Text to read:
<<<<

India : Sensex sinks 389 pts, Nifty ends below 8000 on growth worries
It was a disappointing start to the week on Monday as equity benchmarks erased all 2016 gains. The BSE Sensex shed 432 points intraday as concerns over economy & earnings growth after demonetisation and consistent outflow of funds on fears of likely Fed rate hike in December policy dented the market sentiment.The 30-share BSE Sensex closed below the psychological 26000 level, down 385.10 points or 1.47 percent at 25765.14. The index fell for the sixth consecutive session today, the biggest losing streak since March 2015.
Dealers say margin calls triggered after the 50-share NSE Nifty breached the 8000-mark. It plunged 145 points or 1.80 percent to close at 7929.10.
Big brokerage houses started lowering earnings and GDP growth estimates to factor in the impact of demonetisation.
Deutsche Bank expects the remainder of 2016 to be highly uncertain, which will keep markets volatile with a downward bias. It cut December 2016 Sensex target to 25,000 (from 27,000 earlier) as India will not remain immune to the outflow pressure seen across emerging markets, though balance of payments situation has improved sharply since the taper tantrum in May 2013.
While setting new Nifty target at 7500, Jefferies reduced its FY18 earnings growth estimates to 15 percent from 20 percent. Citi also lowered multiple to 15x (from 17x) one year forward consensus earnings to factor in uncertainty.
DBS has warned of major downside risks to growth due to the demonetisation exercise, and has estimated that the gross value added can come down by up to 0.80 percent lower than its 7.6 percent target.

>>>>

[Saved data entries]
<<<<

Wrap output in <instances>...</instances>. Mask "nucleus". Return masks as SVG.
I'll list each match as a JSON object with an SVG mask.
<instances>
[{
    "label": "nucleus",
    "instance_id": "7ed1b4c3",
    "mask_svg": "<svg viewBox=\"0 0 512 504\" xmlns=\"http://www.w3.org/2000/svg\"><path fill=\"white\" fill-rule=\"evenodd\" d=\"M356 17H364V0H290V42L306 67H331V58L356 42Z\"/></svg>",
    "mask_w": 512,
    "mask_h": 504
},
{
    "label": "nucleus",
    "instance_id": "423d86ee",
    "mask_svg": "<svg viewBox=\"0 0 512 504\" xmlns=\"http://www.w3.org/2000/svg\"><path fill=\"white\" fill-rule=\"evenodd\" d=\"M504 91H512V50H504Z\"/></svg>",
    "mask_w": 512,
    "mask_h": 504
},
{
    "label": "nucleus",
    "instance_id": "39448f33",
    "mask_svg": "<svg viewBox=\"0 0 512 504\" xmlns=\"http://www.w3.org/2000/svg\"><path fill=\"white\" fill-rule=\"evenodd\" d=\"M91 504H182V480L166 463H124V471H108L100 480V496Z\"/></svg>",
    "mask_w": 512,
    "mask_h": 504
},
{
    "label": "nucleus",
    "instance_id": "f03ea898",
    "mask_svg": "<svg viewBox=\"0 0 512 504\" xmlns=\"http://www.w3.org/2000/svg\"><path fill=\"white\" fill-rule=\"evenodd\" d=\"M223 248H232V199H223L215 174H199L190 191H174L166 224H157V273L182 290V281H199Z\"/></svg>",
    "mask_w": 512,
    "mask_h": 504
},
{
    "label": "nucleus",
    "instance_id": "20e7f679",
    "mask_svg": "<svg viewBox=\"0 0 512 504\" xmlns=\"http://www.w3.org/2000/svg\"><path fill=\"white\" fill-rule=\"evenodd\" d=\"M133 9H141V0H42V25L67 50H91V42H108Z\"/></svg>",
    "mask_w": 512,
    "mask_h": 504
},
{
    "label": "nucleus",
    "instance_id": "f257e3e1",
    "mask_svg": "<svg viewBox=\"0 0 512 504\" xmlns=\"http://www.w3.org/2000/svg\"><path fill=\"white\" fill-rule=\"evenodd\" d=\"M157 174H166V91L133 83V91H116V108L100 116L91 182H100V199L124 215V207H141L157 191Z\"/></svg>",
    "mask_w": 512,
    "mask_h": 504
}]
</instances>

>>>>

Translate into Spanish this sentence from the stock market report above: "Big brokerage houses started lowering earnings and GDP growth estimates to factor in the impact of demonetisation."

Las grandes casas de corretaje comenzaron a reducir sus estimaciones de ganancias y de crecimiento del PIB para tener en cuenta el impacto de la desmonetización.